WHAT TO WORK ON:
A: Name every lake the text on middle Georgia fishing lists as offering excellent fishing.
B: From the text on middle Georgia fishing, extract the stretch from "In middle Georgia" through "fast bass boat.".

TEXT PROVIDED:
════

Choices, choices. Fishermen in the central part of Georgia might have a hard time deciding where to go fishing this summer. From big lakes to farm ponds and from rivers to middle sized lakes we have many choices. Pick one of the mid-sized lakes in this part of the state and you will find willing bass. You may also find calm waters and relatively peaceful fishing.
In middle Georgia High Falls, Juliette and Tobesofkee offer excellent fishing but two of them have special motor restrictions you must follow. Those restrictions translate into calmer fishing but make it more difficult to cover water if you are used to zooming around in a fast bass boat.
Head to middle Georgia this month and fish one of these lakes. Each has differing cover, structure and age classes of bass so you can pick what you like best. Or fish all three for a variety of fishing experiences.
High Falls
High Falls is about two miles east of I-75 north of Forsyth. It is an old Georgia Power lake of 650 acres and all of it is a state park. The lake is closed from sundown to sunrise to boats and has very restricted bank access. Motors are limited to 10 horsepower or less but boats with bigger motors may be used if the motor is not cranked. State size and creel limits apply to the largemouth bass in the lake.

════

EXERCISE DATA:
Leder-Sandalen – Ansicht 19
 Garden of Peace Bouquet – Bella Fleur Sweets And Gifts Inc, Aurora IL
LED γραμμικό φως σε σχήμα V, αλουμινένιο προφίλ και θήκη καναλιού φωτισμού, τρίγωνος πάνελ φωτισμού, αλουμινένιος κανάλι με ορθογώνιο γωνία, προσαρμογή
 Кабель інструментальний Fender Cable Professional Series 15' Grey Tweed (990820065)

════

SOLUTIONS BELOW:
A: High Falls, Juliette, Tobesofkee

B:
In middle Georgia High Falls, Juliette and Tobesofkee offer excellent fishing but two of them have special motor restrictions you must follow. Those restrictions translate into calmer fishing but make it more difficult to cover water if you are used to zooming around in a fast bass boat.